One cannot go any further unless one asks what all these species of laughter have in common. This brings up the more genetic question about laughter, in short, what is this weird, cascading outburst in the first place? We are all, at least to some extent, Tucker Carlson or Kamala Harris. When one becomes clinically aware of laughter, one realizes the absolute eerieness of our condition as something other than mere animals capable of some degree of thought. 

Gelotology—which AI confuses with Gelatology or the making of ice cream, and which is unintentionally funny in itself—is the science of laughter, a recognized field of study featuring many excellent researchers. In my estimation, one of the best books on the subject is Scott Weems’ HA! Weems views laughter as arising from a contest or squabble in the brain—tension in the mind is probably a better description—accompanied by surprise and joy at the moment of reconciliation. 

Max Nieuwdorp in The Power of Hormones provides a clinical analysis of endocrinological paradigms largely in the support of laughter in the quarrel between happy endorphins and angry cortisols. 

William Fry in Sweet Madness investigates humor and laughter from a transactional standpoint, as something that is most effective and vivid in social contexts to establish a feeling of complicity or simple entertainment for a society of equals that binds them together. He does not, unfortunately, examine the mechanics of laughter in profound detail. 





In The Act of Creation, Arthur Koestler sees laughter as arising from a “collision of matrices” or frameworks that release tension in staccato gusts of breath, a clash of referential schemata or cognitive grids he calls “bisociative events.” It is a creative leap “that gives rise to new and startling perceptions and glimpses of reality.” Laughter detaches us from disturbing feelings, releasing stress or agitation or psychic pressure in a burst of innocent humor, followed by an access of relief.

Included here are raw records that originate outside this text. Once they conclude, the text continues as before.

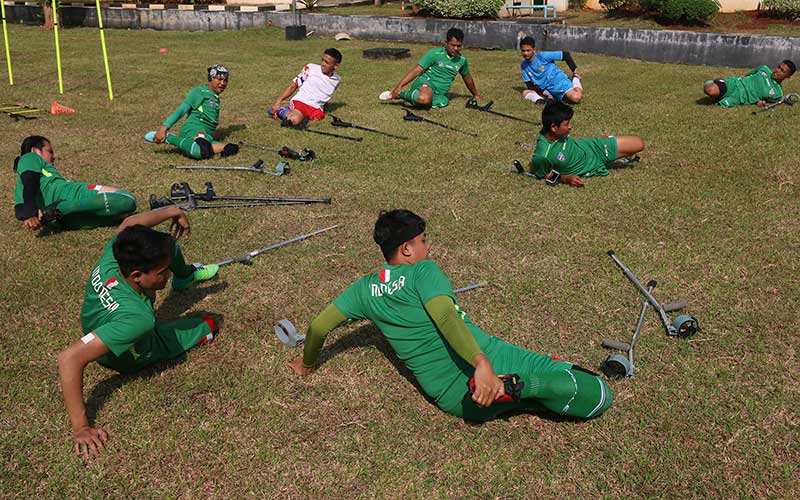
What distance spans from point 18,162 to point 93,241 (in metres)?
1.54

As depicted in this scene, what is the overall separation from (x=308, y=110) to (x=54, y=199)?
21.8ft

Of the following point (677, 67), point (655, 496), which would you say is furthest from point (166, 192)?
point (677, 67)

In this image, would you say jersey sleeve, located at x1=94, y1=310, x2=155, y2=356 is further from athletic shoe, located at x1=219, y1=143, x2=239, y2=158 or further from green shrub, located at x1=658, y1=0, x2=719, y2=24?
green shrub, located at x1=658, y1=0, x2=719, y2=24

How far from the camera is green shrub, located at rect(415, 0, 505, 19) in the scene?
26.5 meters

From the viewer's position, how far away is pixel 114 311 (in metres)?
5.13

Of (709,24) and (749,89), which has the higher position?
(709,24)

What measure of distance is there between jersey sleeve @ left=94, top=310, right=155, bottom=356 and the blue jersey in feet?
41.6

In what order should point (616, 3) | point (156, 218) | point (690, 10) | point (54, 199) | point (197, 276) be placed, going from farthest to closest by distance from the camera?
point (616, 3) < point (690, 10) < point (54, 199) < point (197, 276) < point (156, 218)

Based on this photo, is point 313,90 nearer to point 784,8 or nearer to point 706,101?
point 706,101

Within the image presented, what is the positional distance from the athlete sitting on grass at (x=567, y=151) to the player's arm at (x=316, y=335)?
5821 millimetres

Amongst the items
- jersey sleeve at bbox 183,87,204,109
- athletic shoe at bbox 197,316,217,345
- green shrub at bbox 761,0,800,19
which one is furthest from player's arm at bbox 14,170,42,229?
green shrub at bbox 761,0,800,19

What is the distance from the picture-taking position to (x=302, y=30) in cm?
2730

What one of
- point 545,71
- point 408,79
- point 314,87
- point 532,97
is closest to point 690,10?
point 545,71

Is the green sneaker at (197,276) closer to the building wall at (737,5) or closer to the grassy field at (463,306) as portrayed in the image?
the grassy field at (463,306)
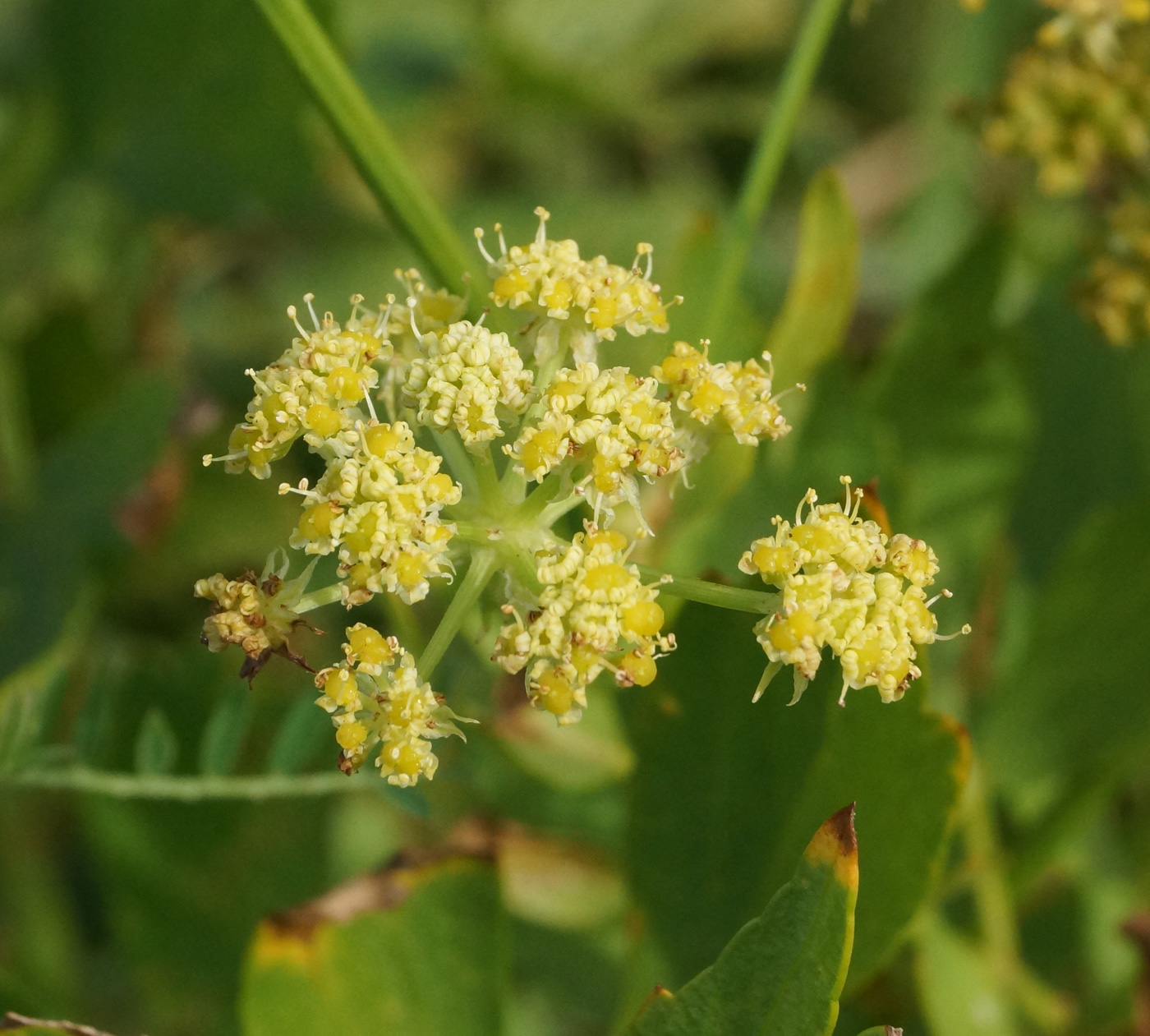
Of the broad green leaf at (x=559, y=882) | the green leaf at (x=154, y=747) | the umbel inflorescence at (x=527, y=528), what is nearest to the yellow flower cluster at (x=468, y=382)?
the umbel inflorescence at (x=527, y=528)

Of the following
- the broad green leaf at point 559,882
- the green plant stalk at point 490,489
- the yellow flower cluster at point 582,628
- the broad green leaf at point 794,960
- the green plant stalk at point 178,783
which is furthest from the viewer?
the broad green leaf at point 559,882

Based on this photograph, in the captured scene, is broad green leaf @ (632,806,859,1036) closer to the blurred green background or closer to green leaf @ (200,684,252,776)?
the blurred green background

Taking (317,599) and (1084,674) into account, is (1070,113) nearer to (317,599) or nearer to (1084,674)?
(1084,674)

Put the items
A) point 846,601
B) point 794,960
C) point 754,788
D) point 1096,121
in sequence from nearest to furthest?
point 794,960
point 846,601
point 754,788
point 1096,121

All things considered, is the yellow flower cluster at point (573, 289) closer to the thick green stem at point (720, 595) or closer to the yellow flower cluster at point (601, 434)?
the yellow flower cluster at point (601, 434)

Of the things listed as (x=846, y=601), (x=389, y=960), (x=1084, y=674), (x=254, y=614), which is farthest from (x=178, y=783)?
(x=1084, y=674)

These puffs, blasts and eruptions of air and CO2 from the lungs, this collapsing diaphragm allowing for a fresh intake of oxygen, helps to restore equilibrium after the stress of what we might call anxious patience, waiting for the punch line, hovering before the contrast represented by the unexpected or the eventual and yet sudden fulfillment of desire. The hidden metaphor is that of a tightly coiled spring.

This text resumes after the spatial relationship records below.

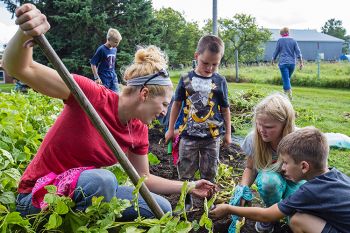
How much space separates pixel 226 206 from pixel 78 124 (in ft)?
3.22

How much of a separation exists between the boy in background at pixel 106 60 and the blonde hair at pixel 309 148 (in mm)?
5466

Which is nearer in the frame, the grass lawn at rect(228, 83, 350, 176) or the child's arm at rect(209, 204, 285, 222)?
the child's arm at rect(209, 204, 285, 222)

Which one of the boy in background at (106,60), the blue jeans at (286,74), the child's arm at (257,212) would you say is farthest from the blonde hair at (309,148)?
the blue jeans at (286,74)

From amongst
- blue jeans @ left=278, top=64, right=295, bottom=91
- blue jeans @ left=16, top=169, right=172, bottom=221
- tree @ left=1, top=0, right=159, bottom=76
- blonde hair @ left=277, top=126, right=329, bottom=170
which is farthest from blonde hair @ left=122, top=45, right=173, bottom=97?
tree @ left=1, top=0, right=159, bottom=76

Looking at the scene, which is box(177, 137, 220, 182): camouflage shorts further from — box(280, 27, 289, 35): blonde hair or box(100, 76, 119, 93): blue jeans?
box(280, 27, 289, 35): blonde hair

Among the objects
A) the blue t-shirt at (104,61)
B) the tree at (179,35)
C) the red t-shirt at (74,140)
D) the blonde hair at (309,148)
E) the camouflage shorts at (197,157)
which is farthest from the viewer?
the tree at (179,35)

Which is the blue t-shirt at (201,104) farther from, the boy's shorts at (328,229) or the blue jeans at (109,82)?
the blue jeans at (109,82)

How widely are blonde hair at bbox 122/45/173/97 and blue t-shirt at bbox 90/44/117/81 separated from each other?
555cm

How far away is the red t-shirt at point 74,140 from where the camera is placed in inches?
73.9

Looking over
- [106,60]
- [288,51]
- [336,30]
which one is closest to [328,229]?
[106,60]

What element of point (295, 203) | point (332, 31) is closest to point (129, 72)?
point (295, 203)

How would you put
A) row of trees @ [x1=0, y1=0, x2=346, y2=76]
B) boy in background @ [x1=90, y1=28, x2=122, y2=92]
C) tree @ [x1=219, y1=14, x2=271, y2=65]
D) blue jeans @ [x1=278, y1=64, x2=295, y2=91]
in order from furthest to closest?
tree @ [x1=219, y1=14, x2=271, y2=65]
row of trees @ [x1=0, y1=0, x2=346, y2=76]
blue jeans @ [x1=278, y1=64, x2=295, y2=91]
boy in background @ [x1=90, y1=28, x2=122, y2=92]

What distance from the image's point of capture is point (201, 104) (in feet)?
10.8

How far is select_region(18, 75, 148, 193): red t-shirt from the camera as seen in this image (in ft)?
6.15
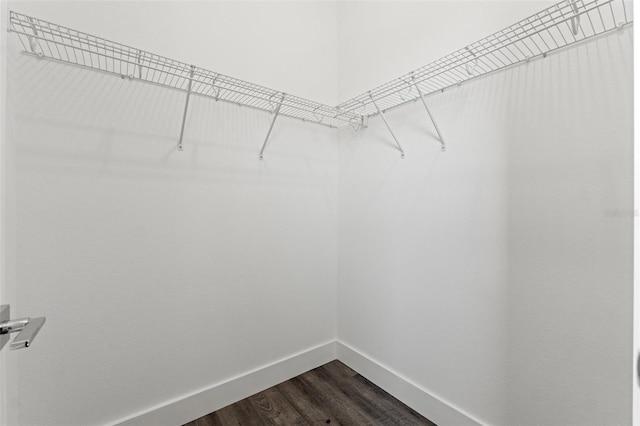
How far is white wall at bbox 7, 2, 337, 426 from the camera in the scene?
1.14 meters

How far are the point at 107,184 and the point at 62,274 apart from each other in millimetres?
415

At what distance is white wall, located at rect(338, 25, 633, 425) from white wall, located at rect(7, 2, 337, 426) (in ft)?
2.38

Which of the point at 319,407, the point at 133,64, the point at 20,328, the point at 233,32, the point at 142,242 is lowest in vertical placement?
the point at 319,407

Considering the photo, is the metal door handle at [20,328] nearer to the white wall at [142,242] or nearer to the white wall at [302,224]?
the white wall at [142,242]

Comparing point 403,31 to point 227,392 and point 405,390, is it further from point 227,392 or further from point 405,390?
point 227,392

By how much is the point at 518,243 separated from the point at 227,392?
66.3 inches

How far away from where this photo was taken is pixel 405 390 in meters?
1.62

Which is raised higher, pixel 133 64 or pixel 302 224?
pixel 133 64

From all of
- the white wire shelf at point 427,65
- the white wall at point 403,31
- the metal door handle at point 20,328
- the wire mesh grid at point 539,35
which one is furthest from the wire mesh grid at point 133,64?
the metal door handle at point 20,328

Like the flow of tears, which no other creature shares, and which can be intimately associated with laughter and caused by the same phenomena, laughter is both a mechanism—analogically, a tightly wound spring packed with kinetic energy—and a spiritual or pneumatic (quite literally) mystery of attitude, flair and conscious anticipation, a numinous quality that connects us to something other than the physical. Nobody really knows what it is, but it is surely an imprint of something alien and unsettling. 

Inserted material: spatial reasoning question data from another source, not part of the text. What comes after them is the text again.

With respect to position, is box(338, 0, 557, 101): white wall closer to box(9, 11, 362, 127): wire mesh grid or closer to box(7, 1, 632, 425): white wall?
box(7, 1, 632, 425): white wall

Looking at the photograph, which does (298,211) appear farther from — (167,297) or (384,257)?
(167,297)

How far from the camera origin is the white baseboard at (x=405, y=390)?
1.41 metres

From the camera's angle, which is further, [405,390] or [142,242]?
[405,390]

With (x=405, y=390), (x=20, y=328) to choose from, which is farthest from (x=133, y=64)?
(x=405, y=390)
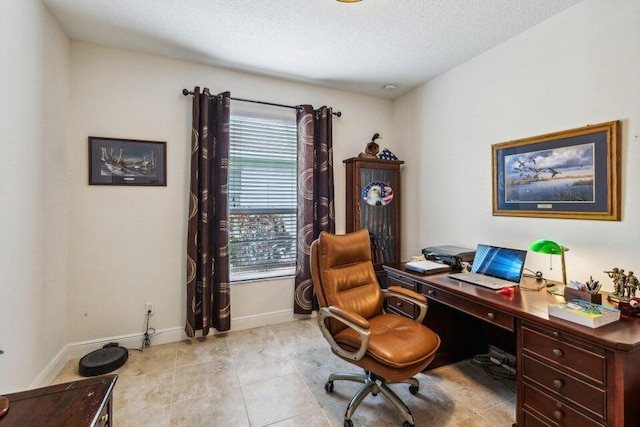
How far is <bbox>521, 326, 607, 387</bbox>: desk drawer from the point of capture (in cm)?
126

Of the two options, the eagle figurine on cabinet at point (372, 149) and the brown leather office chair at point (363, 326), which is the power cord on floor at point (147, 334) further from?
the eagle figurine on cabinet at point (372, 149)

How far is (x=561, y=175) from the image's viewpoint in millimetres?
2061

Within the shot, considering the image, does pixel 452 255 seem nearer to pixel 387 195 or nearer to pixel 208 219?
pixel 387 195

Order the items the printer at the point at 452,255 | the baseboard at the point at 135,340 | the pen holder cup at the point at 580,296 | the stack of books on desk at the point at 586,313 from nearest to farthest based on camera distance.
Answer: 1. the stack of books on desk at the point at 586,313
2. the pen holder cup at the point at 580,296
3. the baseboard at the point at 135,340
4. the printer at the point at 452,255

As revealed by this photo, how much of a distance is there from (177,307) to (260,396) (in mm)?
1305

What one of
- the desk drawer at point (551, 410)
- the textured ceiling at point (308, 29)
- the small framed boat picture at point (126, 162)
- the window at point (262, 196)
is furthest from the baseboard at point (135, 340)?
the textured ceiling at point (308, 29)

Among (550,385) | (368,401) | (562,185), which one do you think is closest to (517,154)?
(562,185)

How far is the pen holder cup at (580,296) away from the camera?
1.54 metres

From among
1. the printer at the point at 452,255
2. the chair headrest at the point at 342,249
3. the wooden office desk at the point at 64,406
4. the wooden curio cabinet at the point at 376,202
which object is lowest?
the wooden office desk at the point at 64,406

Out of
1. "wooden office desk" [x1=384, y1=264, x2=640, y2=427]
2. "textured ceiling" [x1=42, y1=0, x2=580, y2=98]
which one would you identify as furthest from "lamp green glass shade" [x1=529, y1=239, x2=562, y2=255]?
"textured ceiling" [x1=42, y1=0, x2=580, y2=98]

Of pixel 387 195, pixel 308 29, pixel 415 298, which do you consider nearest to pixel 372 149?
pixel 387 195

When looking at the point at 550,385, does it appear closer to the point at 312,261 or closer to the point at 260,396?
the point at 312,261

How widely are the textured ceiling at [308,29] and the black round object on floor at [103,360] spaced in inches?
102

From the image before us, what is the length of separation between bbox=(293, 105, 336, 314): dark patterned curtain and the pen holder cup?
6.69 ft
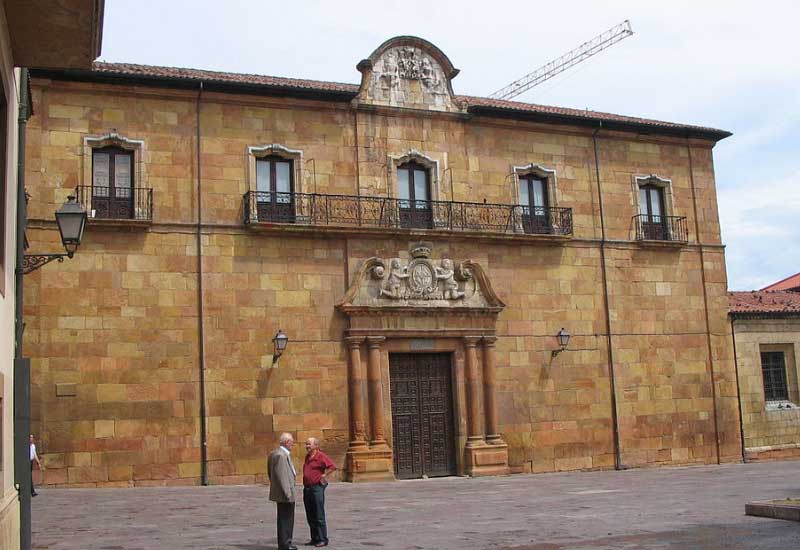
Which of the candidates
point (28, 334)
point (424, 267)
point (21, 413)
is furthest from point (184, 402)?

Spend a little time just observing oneself or others caught up in a snort or a squall of laughter, the throwing back of the head, the shaking of the physique, the cataract of clipped or amorphous sound that has no relation to speech, and simply register what is occurring. One should feel a state of bafflement infused with self-consciousness—and at the same time discover something rather astounding about ourselves. The bizarre, alveolar expulsion of breath, which seems frankly grotesque when we become aware of it, is an uncanny mix of the natural and the unnatural, a sign that we are both in and out of the predictable, customary world. Whether benign or foolish or spiteful, it resembles a form of dyskinesia, the flux of involuntary gestures, almost a kind of disorder.

But laughter may also be the incursion of the transcendent realm or dimension, of the strangely noetic, whether admirable or discreditable, into the material element of our being. The phenomenon comes from elsewhere, as if from a region of existence that Saint Paul describes in his letter to the Ephesians as the realm of the Spirit, that is, of Powers and Fiends from whom we descend in equal parts. It is not an abstract concept but an authentic reality. Angels sing. Demons howl. And we laugh.